Alex told The Guardian in 2020: “Most days I don’t think about my disability at all, but doing that swim brought it clearly into focus. It made me realise it was time now, as a father of two, to take more responsibility over my disability and to find out more about it.”

Having endured over 40 operations as a child, an abundance of check-ups, and spending most of his childhood at Great Ormond Street Hospital, the 38-year-old hasn't had problems since. Alex - who has been married to wife Lynsey since 2014 - candidly revealed his fears about becoming a father for the first time.

The couple share two children together - a daughter called Daphne in 2017 and they also have another younger daughter, whose name and age isn't known. Ahead of their birth, Alex has since revealed in a touching interview that he was "terrified" about his children possibly inheriting his disability, or if he might struggle to hold them.

He told What's On TV: "Even though my disability is not genetic I was terrified every time we went for baby scans." Speaking on a BBC Sounds podcast in 2020, Alex said: "I get very emotional talking about the idea of, how will they feel about having a disabled dad?

"And it's one of those things that I slightly have made bigger in my mind over time.
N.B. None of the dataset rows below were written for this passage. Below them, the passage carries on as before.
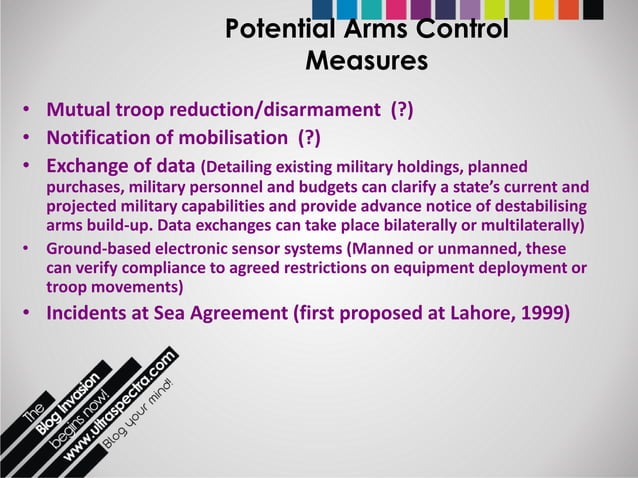 Potential Arms Control Measures

• Mutual troop reduction/disarmament (?)
• Notification of mobilisation (?)
• Exchange of data (Detailing existing military holdings, planned purchases, military personnel and budgets can clarify a state's current and projected military capabilities and provide advance notice of destabilising arms build-up. Data exchanges can take place bilaterally or multilaterally)
• Ground-based electronic sensor systems (Manned or unmanned, these can verify compliance to agreed restrictions on equipment deployment or troop movements)
• Incidents at Sea Agreement (first proposed at Lahore, 1999)

The
Blog Invasion
begins now!
www.ultraspectra.com
Blog your mind!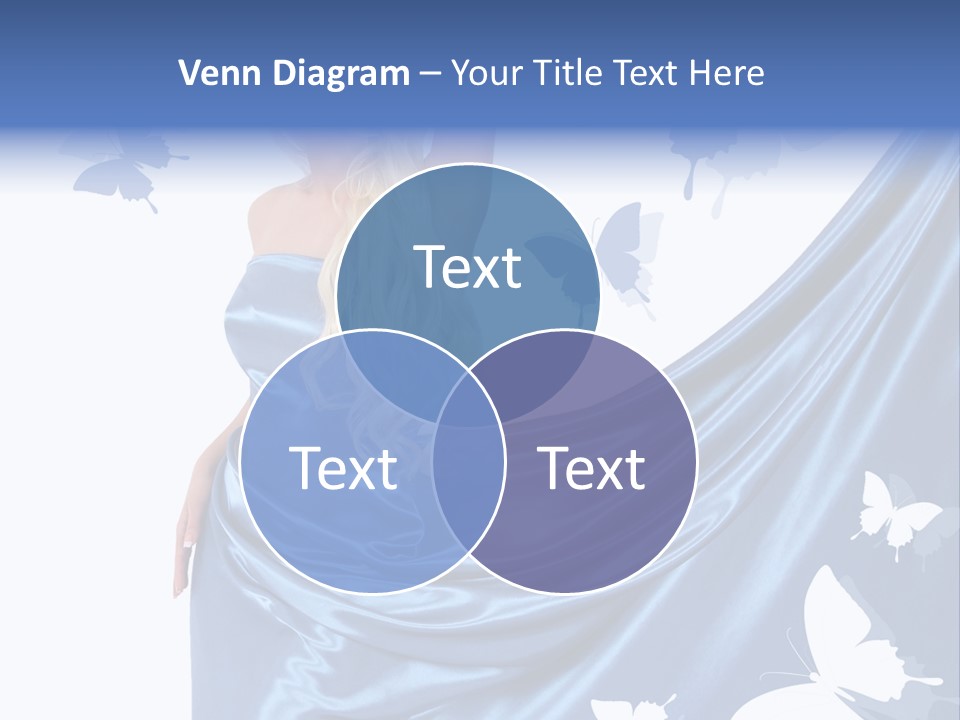 Venn Diagram – Your Title Text Here

Text

Text

Text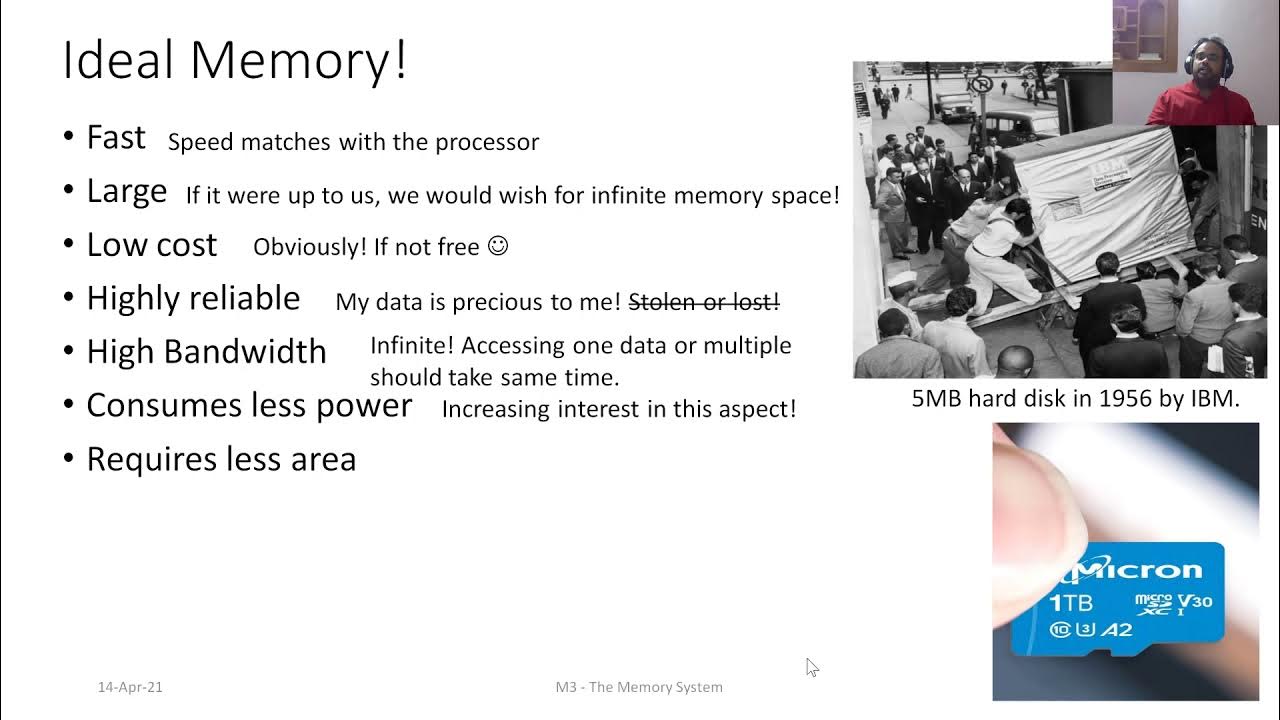 Ideal Memory!

• Fast Speed matches with the processor
• Large If it were up to us, we would wish for infinite memory space!
• Low cost Obviously! If not free ☺
• Highly reliable My data is precious to me! ~~Stolen or lost!~~
• High Bandwidth Infinite! Accessing one data or multiple should take same time.
• Consumes less power Increasing interest in this aspect!
• Requires less area

IBM

5MB hard disk in 1956 by IBM.

Micron
1TB
micro SD XC I V30
10 U3 A2

14-Apr-21

M3 - The Memory System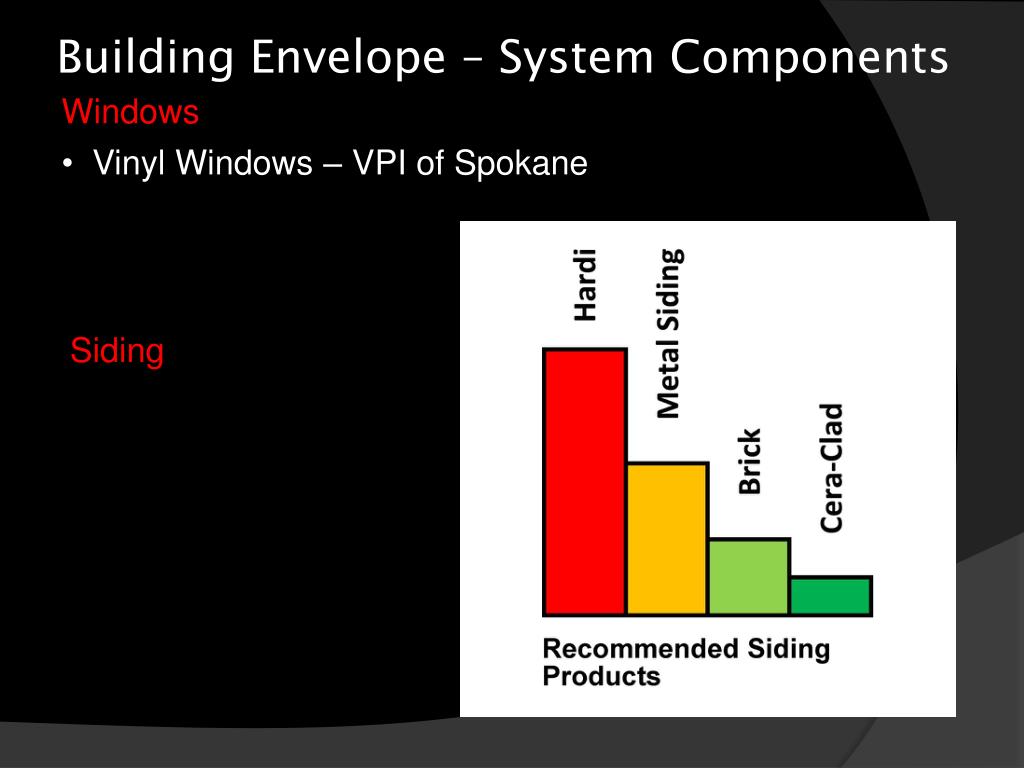 Building Envelope – System Components

Windows

• Vinyl Windows – VPI of Spokane

Siding

Hardi

Metal Siding

Brick

Cera-Clad

Recommended Siding Products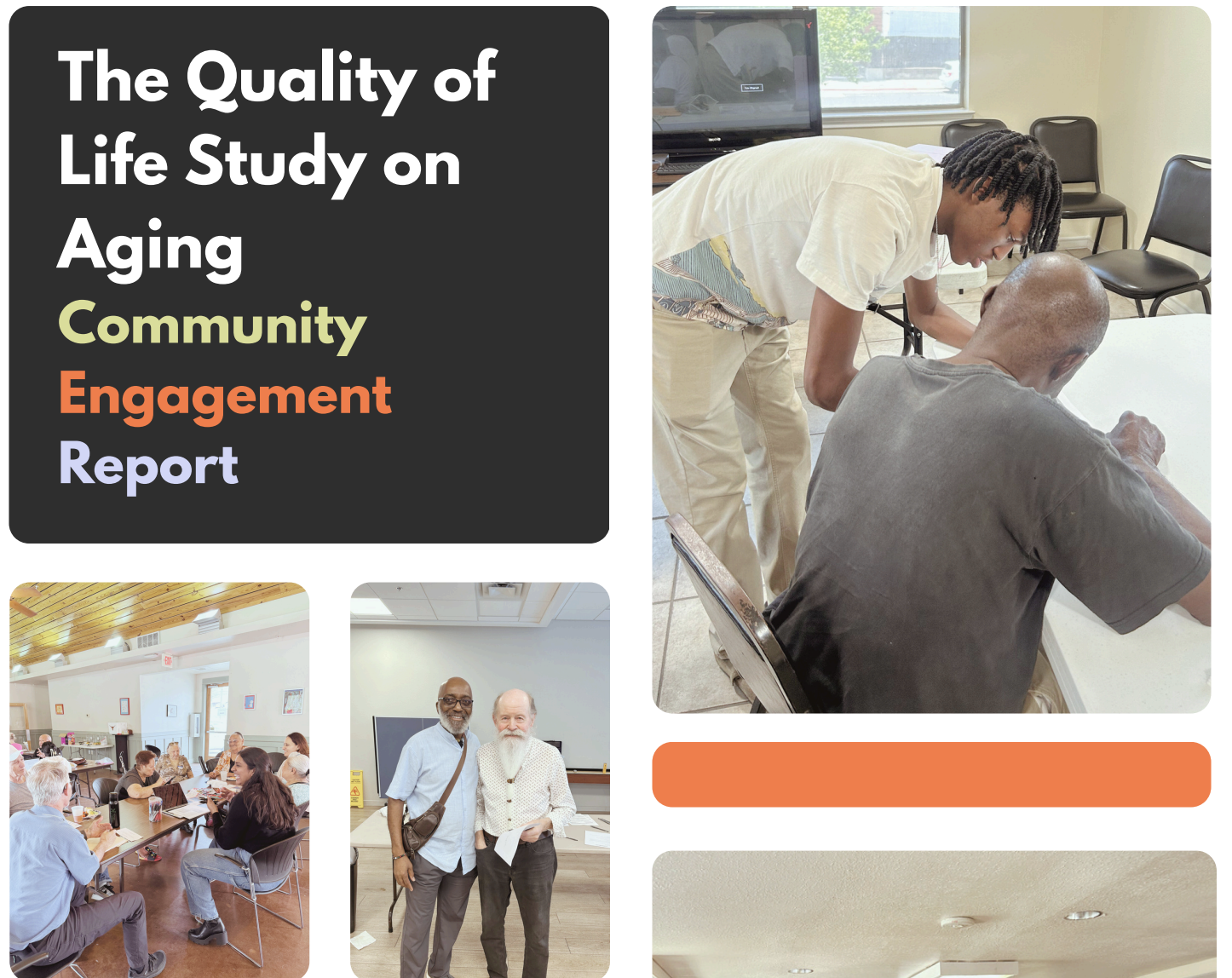 The Quality of Life Study on Aging
Community Engagement Report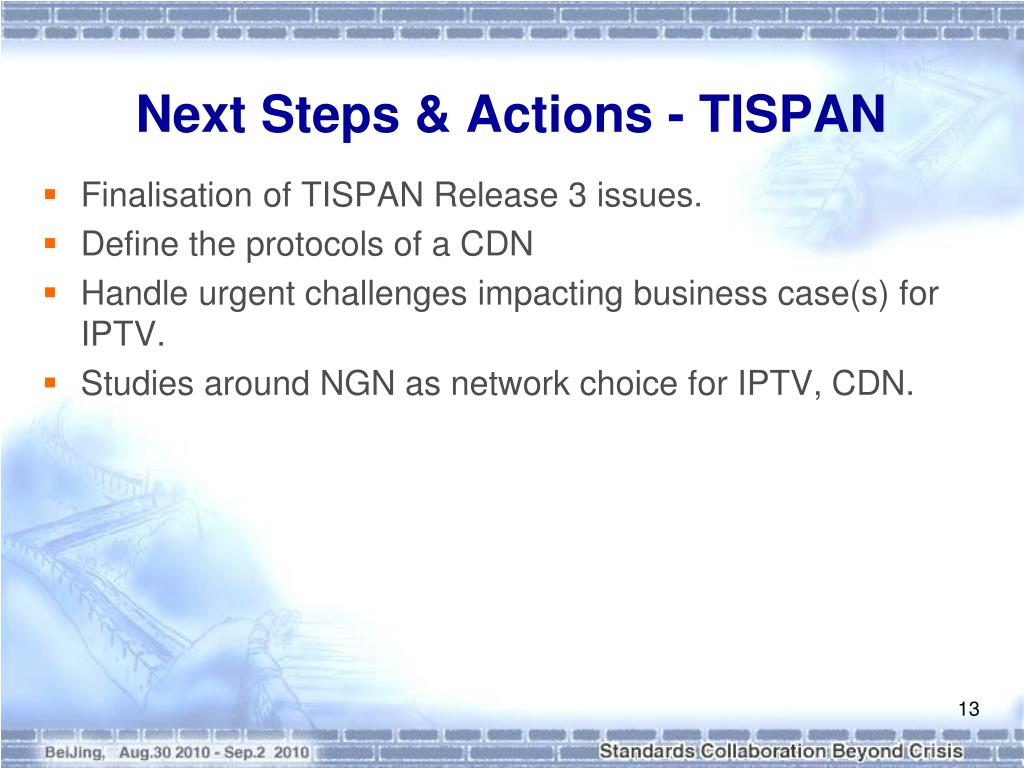 Next Steps & Actions - TISPAN

- Finalisation of TISPAN Release 3 issues.
- Define the protocols of a CDN
- Handle urgent challenges impacting business case(s) for IPTV.
- Studies around NGN as network choice for IPTV, CDN.

13

BeiJing, Aug.30 2010 - Sep.2 2010

Standards Collaboration Beyond Crisis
Ever since I was old enough to think about the idea of having a family, when you hit your teenage years, I thought, 'If I have kids one day, I wonder if they'll be all right about it.' So that kind of self-consciousness came very early on, and it's always been there, and then all of a sudden my oldest was three and literally a couple of weeks ago she said something about my hand for the first time."

Despite Alex's initial fears, when the conversation finally happened, it could not have been easier. He said: "We were walking by a river and she said, 'Oh, daddy, you've got two fingers haven't you, and I've got more?' And I was like, 'Yeah, yeah, that was how I was born.'

"That was it, and she didn't say anything else, she wasn't freaked out, she didn't stop holding my hand, she didn't cry. So these horrific scenarios that I've built up in my mind, it's all done and dusted in about five seconds, and I thought, 'Jesus Christ, like 20 odd years worrying about that and that was it.'

"Every parent worries about whether their kids are going to be proud of them or are they going to think they're cool, this is just slightly different because it's about my disability. So I've actually realised that, over time, I make a bigger thing of the disability angle in my head than maybe I should."